2.5. CHMFL-VEGFR2-002 exhibits low acute toxicity
We then evaluated the toxicity profile of this compound in animals. During acute toxicity study with ICR mice (dosed only once in the first day and continued to observe animals' behavior and body weight for 7 days), we did not observe any death and body weight loss in animals with CHMFL-VEGFR2-002 up to 2000 mg/kg dosage which indicating a low acute toxicity profile (Table 3 and Fig. S4). Comparably, sunitinib started to show toxicity at 500 mg/kg which resulted in apparent body weight loss though it recovered starting from day 4. 1000 mg/kg single dosage of sunitinib resulted in unrecovered body weight loss and 2000 mg/kg dosage led to mice death on day 3 (Table 3 and Fig. S4).
Table 3.
Acute toxicity test of CHMFL-VEGFR2-002 and sunitinib.

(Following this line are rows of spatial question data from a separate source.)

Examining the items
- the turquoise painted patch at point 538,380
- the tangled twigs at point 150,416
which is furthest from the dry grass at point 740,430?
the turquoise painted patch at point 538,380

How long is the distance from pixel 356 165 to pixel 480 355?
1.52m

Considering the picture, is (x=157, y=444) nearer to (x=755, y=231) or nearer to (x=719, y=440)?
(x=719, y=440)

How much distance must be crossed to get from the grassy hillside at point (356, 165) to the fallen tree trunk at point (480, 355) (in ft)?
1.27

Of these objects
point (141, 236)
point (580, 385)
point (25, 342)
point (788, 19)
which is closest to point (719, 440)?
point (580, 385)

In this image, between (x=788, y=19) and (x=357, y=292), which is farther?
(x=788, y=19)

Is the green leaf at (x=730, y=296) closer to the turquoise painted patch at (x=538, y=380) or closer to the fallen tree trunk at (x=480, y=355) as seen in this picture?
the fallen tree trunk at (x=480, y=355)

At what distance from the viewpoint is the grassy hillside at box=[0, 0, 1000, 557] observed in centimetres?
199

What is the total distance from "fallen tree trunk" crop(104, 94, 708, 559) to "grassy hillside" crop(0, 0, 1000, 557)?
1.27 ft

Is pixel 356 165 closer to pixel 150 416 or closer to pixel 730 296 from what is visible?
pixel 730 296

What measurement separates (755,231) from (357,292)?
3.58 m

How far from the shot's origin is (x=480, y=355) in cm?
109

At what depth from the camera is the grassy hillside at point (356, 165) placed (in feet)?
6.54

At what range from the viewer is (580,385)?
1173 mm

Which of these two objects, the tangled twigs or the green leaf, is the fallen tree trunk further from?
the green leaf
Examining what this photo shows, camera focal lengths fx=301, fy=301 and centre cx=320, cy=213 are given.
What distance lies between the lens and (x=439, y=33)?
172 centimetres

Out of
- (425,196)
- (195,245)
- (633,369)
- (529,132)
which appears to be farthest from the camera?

| Compd. | Dosage (mg/kg) | Concentration (mg/mL) | Volume (mL/mouse) | Number of deaths (death/total) |
|---|---|---|---|---|
| Vehicle (HKI) | 0 | 0 | 0.2 | ♀: 0/2 |
| CHMFL-VEGFR2-002 | 2000 | 200 | 0.2 | ♀: 0/2 |
| 1000 | 100 | 0.2 | ♀: 0/2 | |
| 500 | 50 | 0.2 | ♀: 0/2 | |
| 250 | 25 | 0.2 | ♀: 0/2 | |
| 125 | 12.5 | 0.2 | ♀: 0/2 | |
| Sunitinib | 2000 | 200 | 0.2 | ♀: 2/2 |
| 1000 | 100 | 0.2 | ♀: 0/2 | |
| 500 | 50 | 0.2 | ♀: 0/2 | |
| 250 | 25 | 0.2 | ♀: 0/2 | |
| 125 | 12.5 | 0.2 | ♀: 0/2 |
2.6. CHMFL-VEGFR2-002 inhibits embryonic angiogenesis in zebrafish models
To test the anti-angiogenic effect of CHMFL-VEGFR2-002 in vivo, we used the transgenic zebrafish (kdrl:EGFP) as a rapid and visual model for the evaluation of anti-angiogenic action in vivo. Zebrafish embryos were incubated 72 h with CHMFL-VEGFR2-002, DMSO, and sunitinib. Digital images were captured using the fluorescence microscope and the fluorescence images showed that, similar to sunitinib, CHMFL-VEGFR2-002 strongly inhibited the formation of intersegmental vessels in a dose-dependent manner with the intersegmental vessels almost completely blocked at the concentration of 1 μmol/L (Fig. 4). Therefore, the anti-angiogenesis effect of CHMFL-VEGFR2-002 can also be demonstrated in zebrafish model.
Figure 4.
CHMFL-VEGFR2-002 inhibited angiogenesis in zebrafish and tumor growth. CHMFL-VEGFR2-002 inhibited the Intersegmental vessel (ISV) growth. The transgenic zebrafish (EGFP) was treated with DMSO, CHMFL-VEGFR2-002, and sunitinib.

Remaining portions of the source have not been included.